> Source extract
------------------------------------------------

Clyde Jackson Browne (born October 9, 1948) is an American rock singer-songwriter and musician. His introspective lyrics defined his music of the late 1960s and early 1970, studies of personal exploration, soul-searching, and despair set against a decaying society, and the voice of a generation.

Jackson Brown is another GI kid who took the music industry by storm.

Browne was born in Heidelberg, Germany, where his father, an American serviceman, was stationed. He moved to the Highland Park district of Los Angeles, California, at an early age and began singing folk music in local venues. In 1966, he joined the Nitty Gritty Dirt Band.

A gifted songwriter, Browne's songs were performed by Joan Baez, Tom Rush, The Eagles, Linda Ronstadt, the Byrds and Steve Noonan, among others. After moving to Greenwich Village, New York, Browne was briefly in Tim Buckley's back-up band. He also worked on Nico's Chelsea Girl, both by playing guitar and penning the classic song "These Days."

In 1971, Browne signed with Asylum Records and released Jackson Browne (1972), which included the piano-driven "Doctor My Eyes", a Top 10 hit in the US singles chart. "Rock Me on the Water", from the same album, "Jamaica Say You Will" and "Song for Adam" helped establish Browne's reputation as a versatile and original writer with romantic flair.

His next album, For Everyman (1973) sold a million copies. The upbeat "Take It Easy," co-written with The Eagles' Glenn Frey, had already been a big hit for that group, while "These Days" (actually written by Browne and first recorded by Nico in 1967) captured the essence of Browne's youthful angst. Late for the Sky (1974) consolidated Browne's following. Highlights included the title song, "For a Dancer" and the apocalyptic "Before the Deluge." The title track was also featured in Martin Scorsese's film Taxi Driver. Around this time, Browne began his professional relationship with singer/songwriter Warren Zevon.

------------------------------------------------

(Spatial question items)

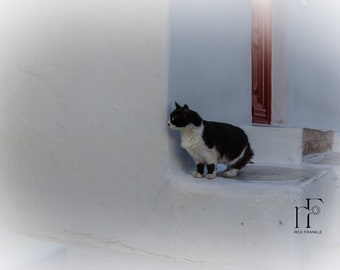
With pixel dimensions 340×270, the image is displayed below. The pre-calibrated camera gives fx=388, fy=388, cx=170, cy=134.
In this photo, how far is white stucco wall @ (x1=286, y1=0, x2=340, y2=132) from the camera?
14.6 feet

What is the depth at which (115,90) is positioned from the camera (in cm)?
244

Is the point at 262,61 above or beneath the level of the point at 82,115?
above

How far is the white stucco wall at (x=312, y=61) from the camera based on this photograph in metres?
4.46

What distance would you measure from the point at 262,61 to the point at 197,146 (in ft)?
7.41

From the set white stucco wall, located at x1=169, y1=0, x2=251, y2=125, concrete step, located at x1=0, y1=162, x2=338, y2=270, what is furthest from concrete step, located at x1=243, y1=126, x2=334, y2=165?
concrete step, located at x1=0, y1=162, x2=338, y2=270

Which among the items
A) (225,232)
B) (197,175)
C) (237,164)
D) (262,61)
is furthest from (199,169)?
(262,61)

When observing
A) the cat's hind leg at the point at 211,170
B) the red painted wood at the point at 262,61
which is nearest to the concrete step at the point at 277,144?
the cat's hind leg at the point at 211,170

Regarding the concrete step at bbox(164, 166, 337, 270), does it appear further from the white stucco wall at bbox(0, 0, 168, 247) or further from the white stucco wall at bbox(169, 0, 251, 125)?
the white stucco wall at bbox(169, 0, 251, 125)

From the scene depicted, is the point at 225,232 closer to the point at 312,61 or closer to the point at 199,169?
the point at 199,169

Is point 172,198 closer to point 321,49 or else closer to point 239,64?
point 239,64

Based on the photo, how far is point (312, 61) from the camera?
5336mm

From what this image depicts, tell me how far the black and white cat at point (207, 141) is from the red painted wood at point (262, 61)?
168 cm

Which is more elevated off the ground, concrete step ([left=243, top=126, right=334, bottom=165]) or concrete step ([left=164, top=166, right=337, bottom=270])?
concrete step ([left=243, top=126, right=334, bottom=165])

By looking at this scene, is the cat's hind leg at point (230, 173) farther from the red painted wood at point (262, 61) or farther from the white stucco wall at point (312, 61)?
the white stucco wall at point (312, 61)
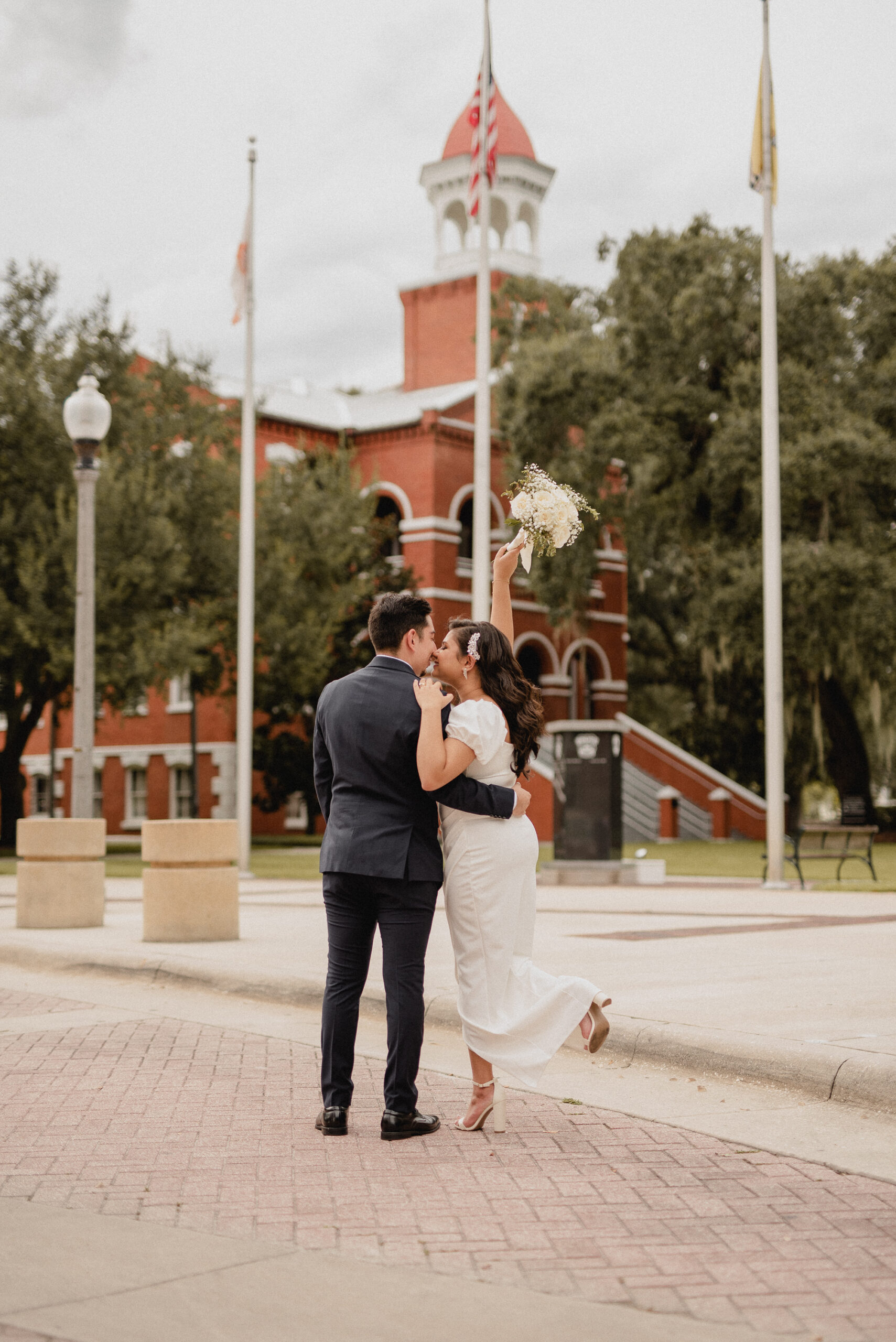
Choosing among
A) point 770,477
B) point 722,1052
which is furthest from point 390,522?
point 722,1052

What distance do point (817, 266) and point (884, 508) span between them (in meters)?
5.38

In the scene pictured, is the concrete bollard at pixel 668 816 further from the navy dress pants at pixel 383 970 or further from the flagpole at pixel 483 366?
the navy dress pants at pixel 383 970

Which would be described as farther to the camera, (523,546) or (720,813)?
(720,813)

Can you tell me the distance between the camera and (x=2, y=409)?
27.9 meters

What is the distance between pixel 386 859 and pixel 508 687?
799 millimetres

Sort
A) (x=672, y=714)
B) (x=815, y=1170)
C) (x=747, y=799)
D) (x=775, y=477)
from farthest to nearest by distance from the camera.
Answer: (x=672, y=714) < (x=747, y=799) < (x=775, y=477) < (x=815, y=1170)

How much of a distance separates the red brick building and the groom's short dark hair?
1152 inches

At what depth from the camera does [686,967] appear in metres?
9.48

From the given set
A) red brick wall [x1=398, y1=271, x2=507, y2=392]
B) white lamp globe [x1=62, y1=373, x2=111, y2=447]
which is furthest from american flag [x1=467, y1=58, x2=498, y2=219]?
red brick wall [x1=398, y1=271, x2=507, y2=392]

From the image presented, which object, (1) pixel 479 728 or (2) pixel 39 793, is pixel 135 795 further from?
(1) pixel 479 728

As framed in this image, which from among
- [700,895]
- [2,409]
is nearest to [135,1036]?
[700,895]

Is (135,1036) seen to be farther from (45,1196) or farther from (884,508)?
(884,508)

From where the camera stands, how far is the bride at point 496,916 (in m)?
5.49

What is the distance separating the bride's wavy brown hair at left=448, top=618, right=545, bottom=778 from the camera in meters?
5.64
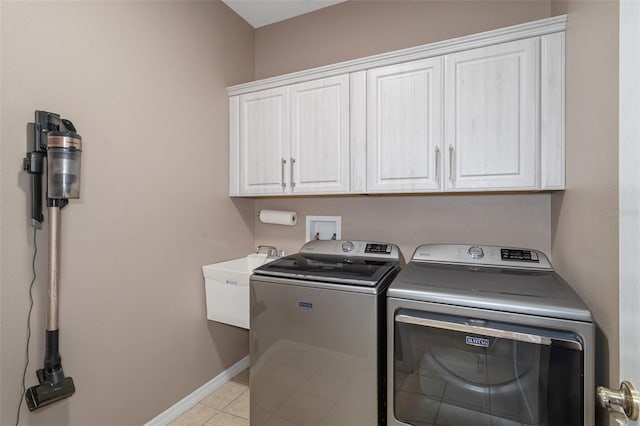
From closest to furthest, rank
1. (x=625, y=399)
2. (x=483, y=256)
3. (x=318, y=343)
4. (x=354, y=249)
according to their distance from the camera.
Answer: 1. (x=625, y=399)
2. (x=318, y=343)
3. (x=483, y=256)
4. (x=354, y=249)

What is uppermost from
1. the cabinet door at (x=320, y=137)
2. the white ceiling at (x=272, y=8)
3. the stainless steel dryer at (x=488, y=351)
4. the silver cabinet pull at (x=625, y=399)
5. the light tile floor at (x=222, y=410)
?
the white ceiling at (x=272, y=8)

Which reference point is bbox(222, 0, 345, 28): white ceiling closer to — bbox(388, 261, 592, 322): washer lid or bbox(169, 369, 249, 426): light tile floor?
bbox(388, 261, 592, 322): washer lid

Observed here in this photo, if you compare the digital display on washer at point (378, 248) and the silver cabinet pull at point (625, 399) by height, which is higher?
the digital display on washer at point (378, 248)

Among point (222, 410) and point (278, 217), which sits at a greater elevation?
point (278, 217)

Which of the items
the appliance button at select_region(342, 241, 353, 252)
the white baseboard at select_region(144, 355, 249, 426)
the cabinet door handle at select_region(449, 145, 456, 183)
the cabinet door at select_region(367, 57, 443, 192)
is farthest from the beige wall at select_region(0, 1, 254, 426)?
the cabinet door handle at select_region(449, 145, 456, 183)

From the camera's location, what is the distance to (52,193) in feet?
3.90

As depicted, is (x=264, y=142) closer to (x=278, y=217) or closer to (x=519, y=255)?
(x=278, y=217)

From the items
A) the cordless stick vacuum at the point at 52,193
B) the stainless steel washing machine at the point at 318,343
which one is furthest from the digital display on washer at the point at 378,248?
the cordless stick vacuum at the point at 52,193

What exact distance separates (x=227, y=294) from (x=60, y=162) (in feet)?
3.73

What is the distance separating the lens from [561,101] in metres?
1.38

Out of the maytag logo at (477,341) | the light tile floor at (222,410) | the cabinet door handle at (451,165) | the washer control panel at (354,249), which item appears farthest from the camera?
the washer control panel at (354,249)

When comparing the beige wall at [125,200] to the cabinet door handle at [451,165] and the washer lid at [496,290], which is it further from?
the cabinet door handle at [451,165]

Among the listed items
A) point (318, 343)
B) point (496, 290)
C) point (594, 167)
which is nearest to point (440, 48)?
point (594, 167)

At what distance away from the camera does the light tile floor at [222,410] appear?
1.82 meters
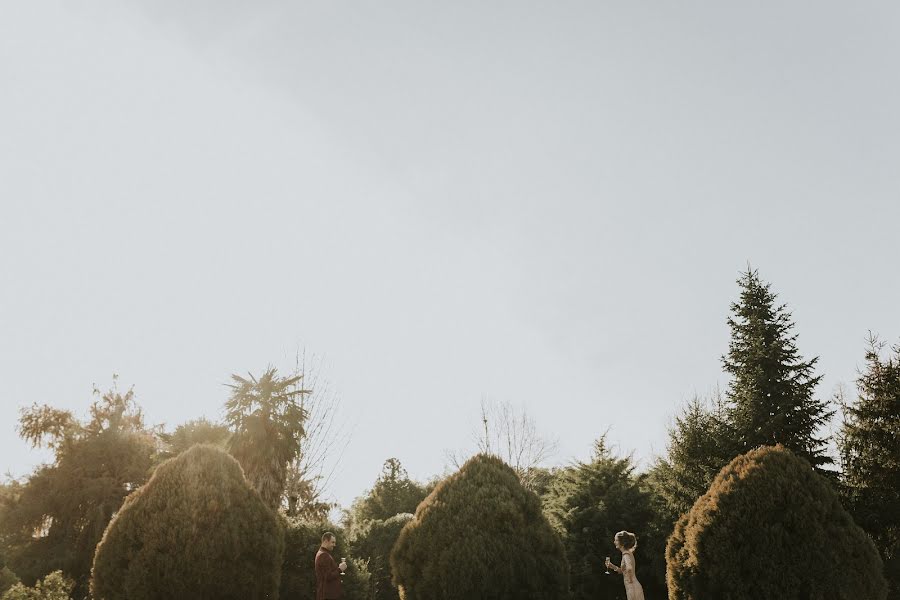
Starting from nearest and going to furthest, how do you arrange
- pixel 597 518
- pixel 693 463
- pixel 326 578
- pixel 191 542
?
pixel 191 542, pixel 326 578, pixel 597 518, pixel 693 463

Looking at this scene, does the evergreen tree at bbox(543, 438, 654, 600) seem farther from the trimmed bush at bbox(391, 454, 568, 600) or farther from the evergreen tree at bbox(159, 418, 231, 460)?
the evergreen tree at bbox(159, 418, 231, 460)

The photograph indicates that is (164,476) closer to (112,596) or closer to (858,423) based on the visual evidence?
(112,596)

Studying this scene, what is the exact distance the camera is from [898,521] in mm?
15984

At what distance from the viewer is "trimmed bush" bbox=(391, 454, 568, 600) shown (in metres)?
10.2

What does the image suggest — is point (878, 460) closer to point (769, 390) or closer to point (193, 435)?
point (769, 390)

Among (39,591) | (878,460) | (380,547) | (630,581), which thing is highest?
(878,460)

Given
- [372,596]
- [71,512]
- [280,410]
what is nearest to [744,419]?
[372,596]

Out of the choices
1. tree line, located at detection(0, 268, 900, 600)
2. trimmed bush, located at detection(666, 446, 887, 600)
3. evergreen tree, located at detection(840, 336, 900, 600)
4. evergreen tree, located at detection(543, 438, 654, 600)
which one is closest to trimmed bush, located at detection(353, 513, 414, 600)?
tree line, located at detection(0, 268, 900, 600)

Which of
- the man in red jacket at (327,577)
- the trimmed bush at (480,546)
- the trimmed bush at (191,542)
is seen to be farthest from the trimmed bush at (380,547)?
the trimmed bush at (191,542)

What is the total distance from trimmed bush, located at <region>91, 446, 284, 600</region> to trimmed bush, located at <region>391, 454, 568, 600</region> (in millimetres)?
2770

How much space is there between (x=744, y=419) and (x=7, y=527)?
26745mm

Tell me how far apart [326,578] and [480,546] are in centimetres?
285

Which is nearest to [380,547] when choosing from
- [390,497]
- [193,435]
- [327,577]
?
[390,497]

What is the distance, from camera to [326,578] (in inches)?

------------------------------------------------

> Stated problem 1
Reproduce the Jackson Browne text starting at "Clyde Jackson Browne" and ending at "of a generation.", swapping "introspective" for "reflective".
> Stated problem 2
According to the Jackson Browne text, in what year did he join the Nitty Gritty Dirt Band?

> Complete answer 1
Clyde Jackson Browne (born October 9, 1948) is an American rock singer-songwriter and musician. His reflective lyrics defined his music of the late 1960s and early 1970, studies of personal exploration, soul-searching, and despair set against a decaying society, and the voice of a generation.

> Complete answer 2
1966